I had heard from a few people about the Sochi Flu when I arrived, and when I woke up on Day 3 I was not impressed to feel a bit of a tickle in my throat. I was relieved when it went away in the first few hours of the day, but then on the ride back to the Coastal Cluster after my first day in the mountains I started to feel my head stuff up and the sore throat returned. Noooooo!!!!
I still hadn’t received my luggage, so didn’t have any preventative meds, and when I returned from the mountain it became clear that I was going to get full blown sick. The mountain bus dropped me at the Olympic Park and it would take about a half hour to get back to my hotel from there. With every step I took I could feel the flu taking over my body. (I hadn’t been sick in several years, so it figures that it would happen now, of all times, while I was in Russia! Grrr!)
After a train ride and another bus ride I had a 15 minute walk ahead of me, during which I stopped at a corner store to pick up some bottled water and snacks. It started to rain, and of course I didn’t have my umbrella with me (it was in my luggage), so I proceeded to get soaked.

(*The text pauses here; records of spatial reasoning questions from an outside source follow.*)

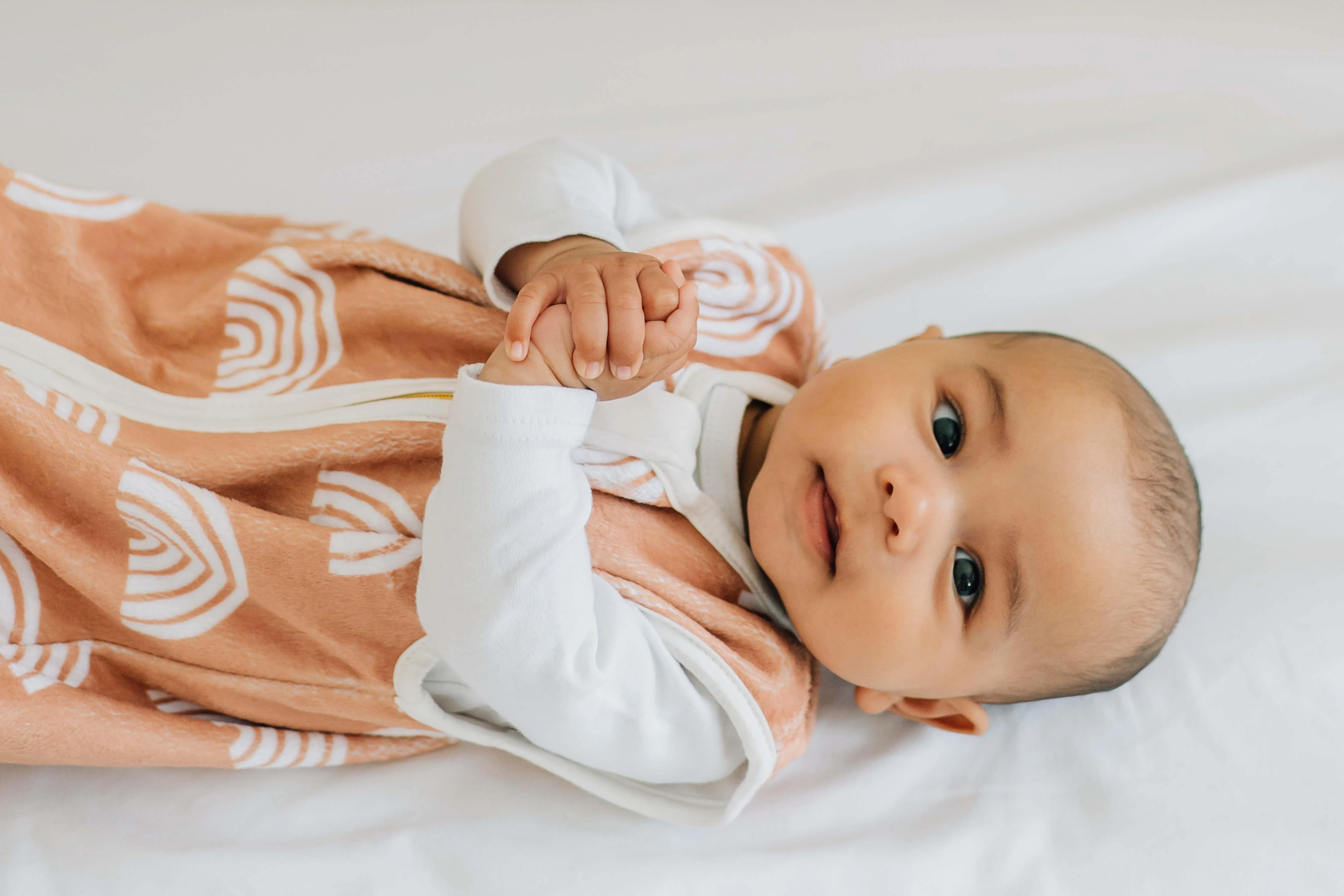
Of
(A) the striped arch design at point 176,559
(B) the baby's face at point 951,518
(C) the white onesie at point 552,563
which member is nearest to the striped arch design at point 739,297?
(C) the white onesie at point 552,563

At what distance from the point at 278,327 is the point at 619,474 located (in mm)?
354

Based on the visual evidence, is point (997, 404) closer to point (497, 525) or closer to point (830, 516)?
point (830, 516)

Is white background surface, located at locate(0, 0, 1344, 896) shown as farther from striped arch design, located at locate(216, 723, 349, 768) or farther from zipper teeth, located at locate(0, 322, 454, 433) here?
zipper teeth, located at locate(0, 322, 454, 433)

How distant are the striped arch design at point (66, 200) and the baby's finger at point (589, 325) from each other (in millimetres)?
502

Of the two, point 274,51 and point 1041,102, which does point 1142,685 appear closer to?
point 1041,102

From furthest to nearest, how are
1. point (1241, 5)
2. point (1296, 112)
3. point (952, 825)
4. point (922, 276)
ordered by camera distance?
point (1241, 5) → point (1296, 112) → point (922, 276) → point (952, 825)

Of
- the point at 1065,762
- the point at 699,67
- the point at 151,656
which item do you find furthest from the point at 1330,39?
the point at 151,656

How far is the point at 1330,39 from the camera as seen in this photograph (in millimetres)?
1438

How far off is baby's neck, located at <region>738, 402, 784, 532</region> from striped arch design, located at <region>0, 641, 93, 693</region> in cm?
60

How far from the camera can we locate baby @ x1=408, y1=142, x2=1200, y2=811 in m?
0.73

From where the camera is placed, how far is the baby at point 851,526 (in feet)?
2.39

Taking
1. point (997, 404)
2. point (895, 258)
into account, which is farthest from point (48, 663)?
point (895, 258)

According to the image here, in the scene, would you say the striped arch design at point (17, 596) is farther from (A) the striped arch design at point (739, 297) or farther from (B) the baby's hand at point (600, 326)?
(A) the striped arch design at point (739, 297)

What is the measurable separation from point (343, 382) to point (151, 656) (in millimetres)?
302
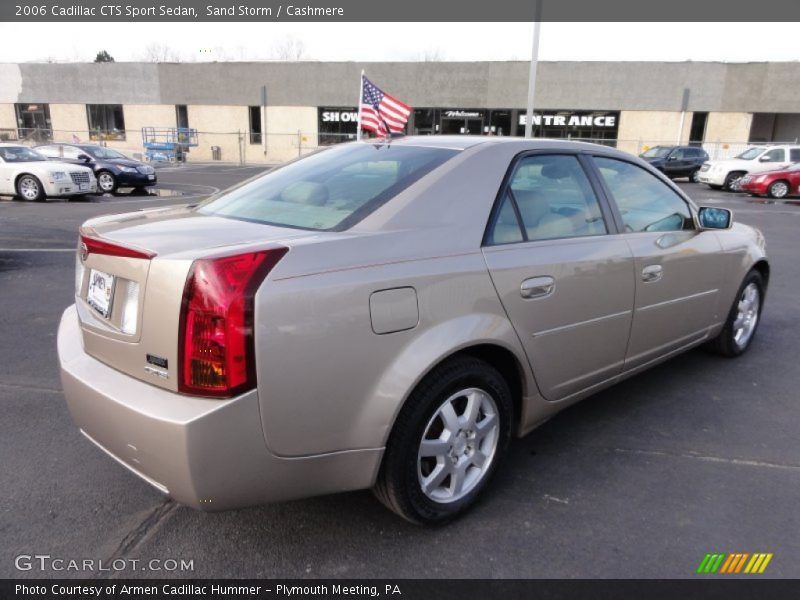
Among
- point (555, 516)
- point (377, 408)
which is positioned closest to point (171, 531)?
point (377, 408)

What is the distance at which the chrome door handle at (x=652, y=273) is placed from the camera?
10.9 ft

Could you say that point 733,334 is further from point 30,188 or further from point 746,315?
point 30,188

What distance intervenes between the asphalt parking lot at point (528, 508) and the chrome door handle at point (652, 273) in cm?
90

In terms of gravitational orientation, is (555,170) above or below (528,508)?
above

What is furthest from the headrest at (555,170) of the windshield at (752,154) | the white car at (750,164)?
the windshield at (752,154)

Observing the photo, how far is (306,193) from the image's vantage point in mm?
2865

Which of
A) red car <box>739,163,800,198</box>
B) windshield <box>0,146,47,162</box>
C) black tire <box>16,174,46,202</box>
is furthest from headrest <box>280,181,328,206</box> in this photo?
red car <box>739,163,800,198</box>

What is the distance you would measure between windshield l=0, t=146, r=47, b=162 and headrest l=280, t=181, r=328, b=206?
1494 centimetres

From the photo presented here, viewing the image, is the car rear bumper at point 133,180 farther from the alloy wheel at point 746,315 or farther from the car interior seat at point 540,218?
the car interior seat at point 540,218

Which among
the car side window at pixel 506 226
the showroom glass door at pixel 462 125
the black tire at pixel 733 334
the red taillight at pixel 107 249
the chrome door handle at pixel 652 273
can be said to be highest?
the showroom glass door at pixel 462 125

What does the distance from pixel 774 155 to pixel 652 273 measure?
2079 cm

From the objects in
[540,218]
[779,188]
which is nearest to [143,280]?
[540,218]

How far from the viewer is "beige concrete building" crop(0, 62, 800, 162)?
31.7 m
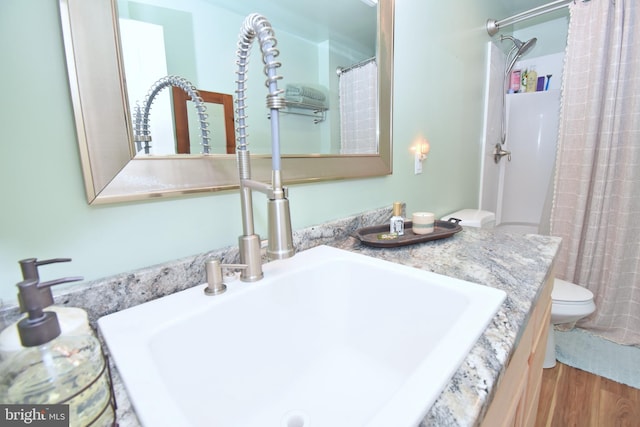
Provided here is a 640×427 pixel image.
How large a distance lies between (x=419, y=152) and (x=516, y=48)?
1.70 metres

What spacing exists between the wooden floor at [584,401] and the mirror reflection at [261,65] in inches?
53.6

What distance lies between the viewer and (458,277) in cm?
65

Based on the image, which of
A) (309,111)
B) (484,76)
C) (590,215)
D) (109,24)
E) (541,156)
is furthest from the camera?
(541,156)

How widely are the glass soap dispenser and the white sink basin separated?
0.05 meters

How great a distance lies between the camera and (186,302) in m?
0.53

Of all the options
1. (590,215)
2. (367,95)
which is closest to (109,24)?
(367,95)

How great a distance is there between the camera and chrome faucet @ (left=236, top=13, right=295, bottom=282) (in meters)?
0.51

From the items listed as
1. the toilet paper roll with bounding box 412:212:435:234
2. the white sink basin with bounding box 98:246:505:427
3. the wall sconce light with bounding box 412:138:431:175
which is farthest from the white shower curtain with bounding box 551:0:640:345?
the white sink basin with bounding box 98:246:505:427

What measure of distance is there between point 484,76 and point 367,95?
127 cm

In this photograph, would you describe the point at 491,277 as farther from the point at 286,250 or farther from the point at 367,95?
the point at 367,95

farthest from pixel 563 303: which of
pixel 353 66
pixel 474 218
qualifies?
pixel 353 66

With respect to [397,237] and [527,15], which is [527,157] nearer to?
[527,15]

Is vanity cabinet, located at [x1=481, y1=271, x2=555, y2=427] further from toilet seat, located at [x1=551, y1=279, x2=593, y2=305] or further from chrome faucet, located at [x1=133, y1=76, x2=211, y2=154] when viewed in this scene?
toilet seat, located at [x1=551, y1=279, x2=593, y2=305]

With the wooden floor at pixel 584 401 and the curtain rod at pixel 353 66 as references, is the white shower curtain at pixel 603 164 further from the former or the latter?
the curtain rod at pixel 353 66
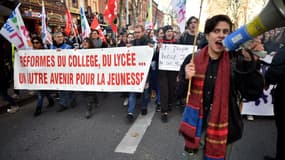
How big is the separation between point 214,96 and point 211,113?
0.46 ft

When I was about 5 minutes away from my hotel, I tripped and fell HARD on both knees on the now mucky sidewalk. The stuff I had just bought flew all over the place, my only pair of pants were now covered in mud and the white maple leaf on the palms of my Canada mittens were now covered in mud.
That was it. I had held it back until that moment. Tripping was the last straw. I collapsed on the ground and felt my eyes fill with tears of frustration. This was not how I pictured my awesome day ending!
I sat there for about half a minute in disbelief that this had just happened when a lovely Russian man ran up and started to pick up my strewn “groceries” and despite my insisting that it wasn’t necessary, he carried it back my hotel for me in the pouring rain. I thanked him saying “spasibo“, and gave him a Canadian Olympic pin, a hug and an appreciative (but disheartened) smile before going inside.
When I got to my room I changed out of my wet muddy clothes into one of my borrowed t-shirts and searched my stuff for a bandaid. I found a few in my carry-on luggage (thank goodness!) and applied one to my bleeding knee before collapsing into bed with hopes that some sleep would encourage the Sochi Flu to pass me by.
Every travel adventure comes with its share of frustrations and mishaps, and I was happy to leave the past couple of hours behind me. I closed my eyes and went to sleep looking forward to waking up to a new day of new possibilities.